Excerpted records ->
* * * * *

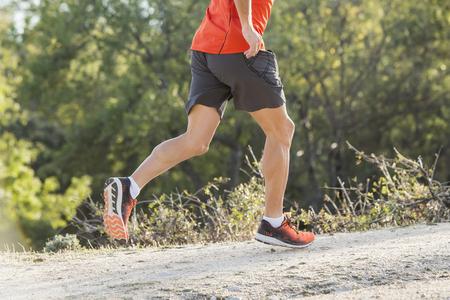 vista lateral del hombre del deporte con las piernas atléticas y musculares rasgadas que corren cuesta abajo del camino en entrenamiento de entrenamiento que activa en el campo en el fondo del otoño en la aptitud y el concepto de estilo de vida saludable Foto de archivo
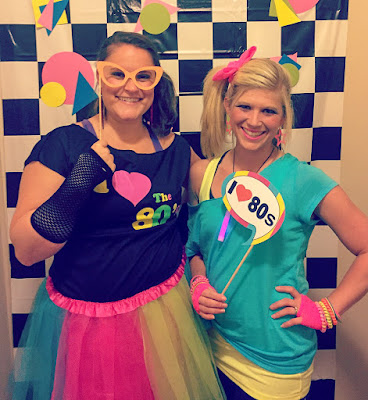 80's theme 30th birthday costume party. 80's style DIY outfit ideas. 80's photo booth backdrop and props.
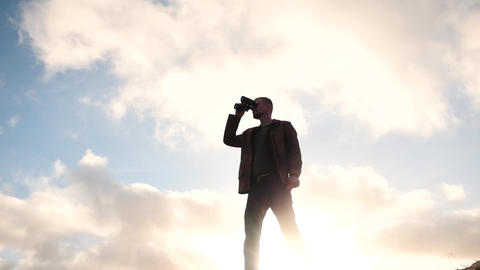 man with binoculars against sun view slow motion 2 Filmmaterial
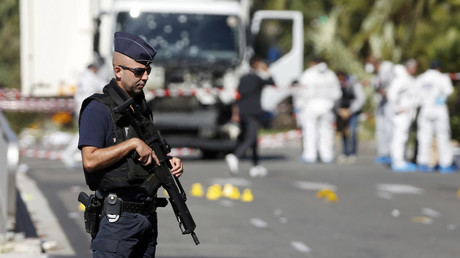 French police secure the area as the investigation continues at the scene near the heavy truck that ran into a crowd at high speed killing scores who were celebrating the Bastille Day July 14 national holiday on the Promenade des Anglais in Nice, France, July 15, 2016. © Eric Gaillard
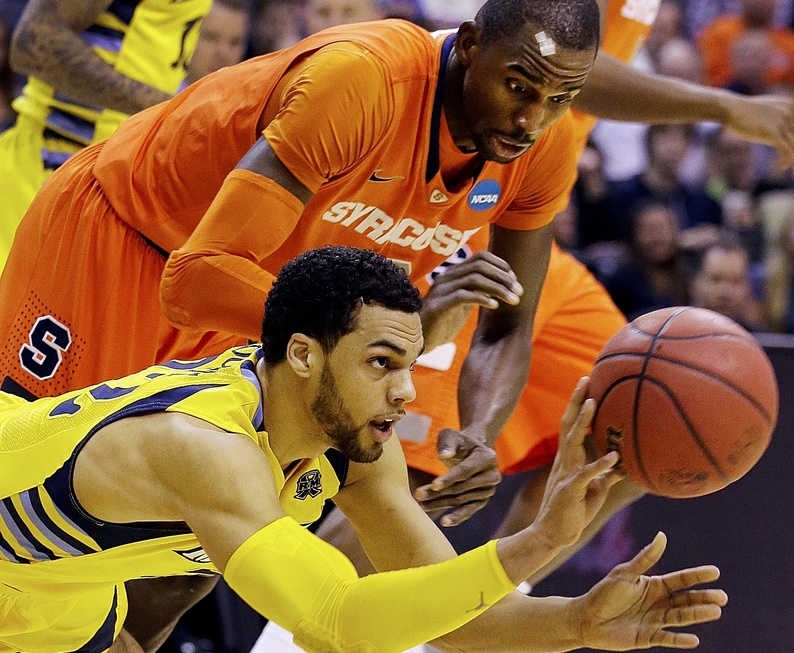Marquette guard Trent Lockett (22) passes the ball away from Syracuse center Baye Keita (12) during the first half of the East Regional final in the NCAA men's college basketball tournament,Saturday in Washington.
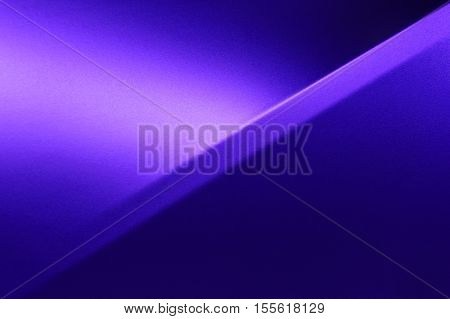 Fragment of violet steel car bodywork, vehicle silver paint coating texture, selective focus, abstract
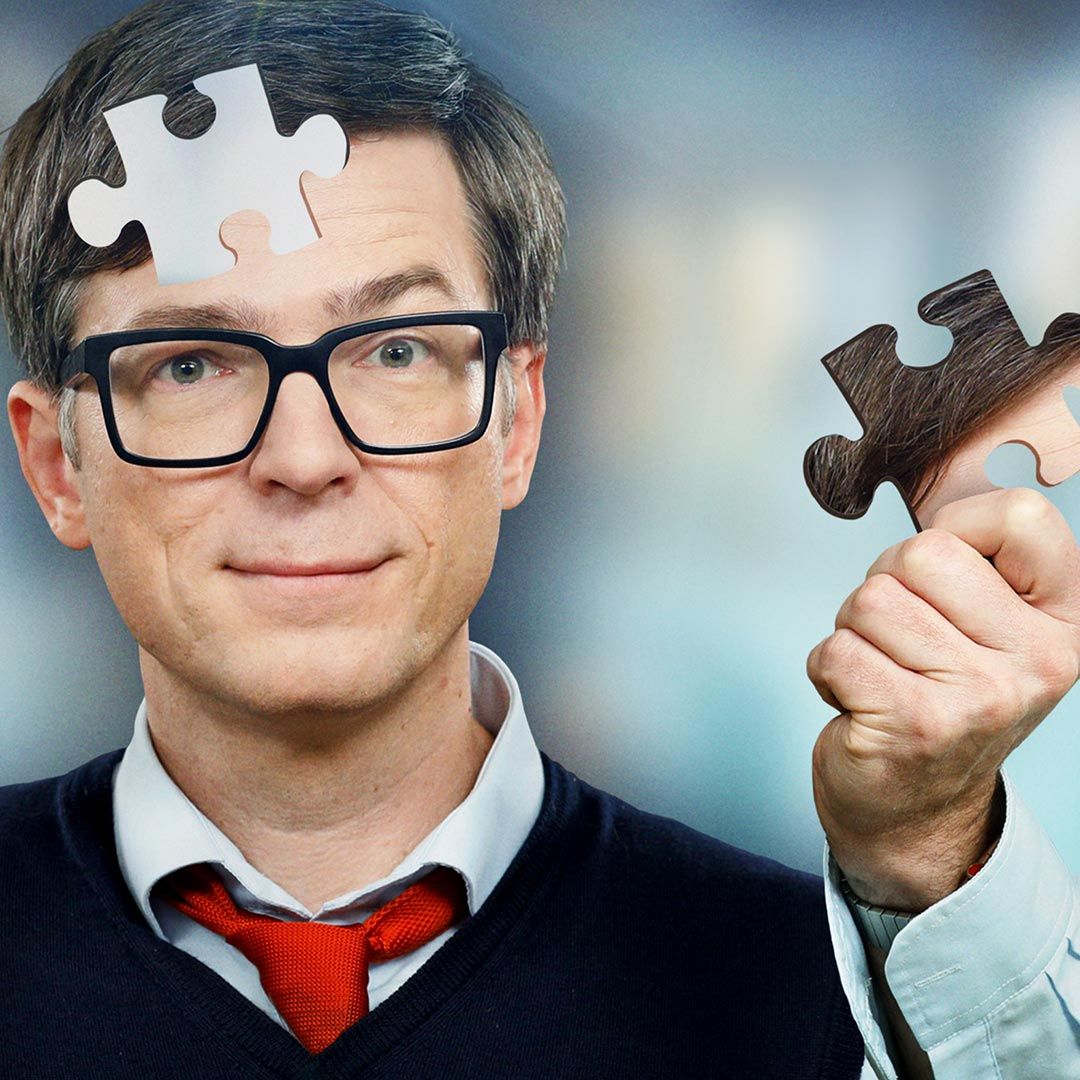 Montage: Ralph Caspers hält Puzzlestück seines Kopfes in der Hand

* * * * *

Task directions -> Reproduce exactly the lines of the entries above from the first through the line with "French police secure", both included; pictures should not be reproduced.

Response to this task ->
 vista lateral del hombre del deporte con las piernas atléticas y musculares rasgadas que corren cuesta abajo del camino en entrenamiento de entrenamiento que activa en el campo en el fondo del otoño en la aptitud y el concepto de estilo de vida saludable Foto de archivo
 80's theme 30th birthday costume party. 80's style DIY outfit ideas. 80's photo booth backdrop and props.
 man with binoculars against sun view slow motion 2 Filmmaterial
 French police secure the area as the investigation continues at the scene near the heavy truck that ran into a crowd at high speed killing scores who were celebrating the Bastille Day July 14 national holiday on the Promenade des Anglais in Nice, France, July 15, 2016. © Eric Gaillard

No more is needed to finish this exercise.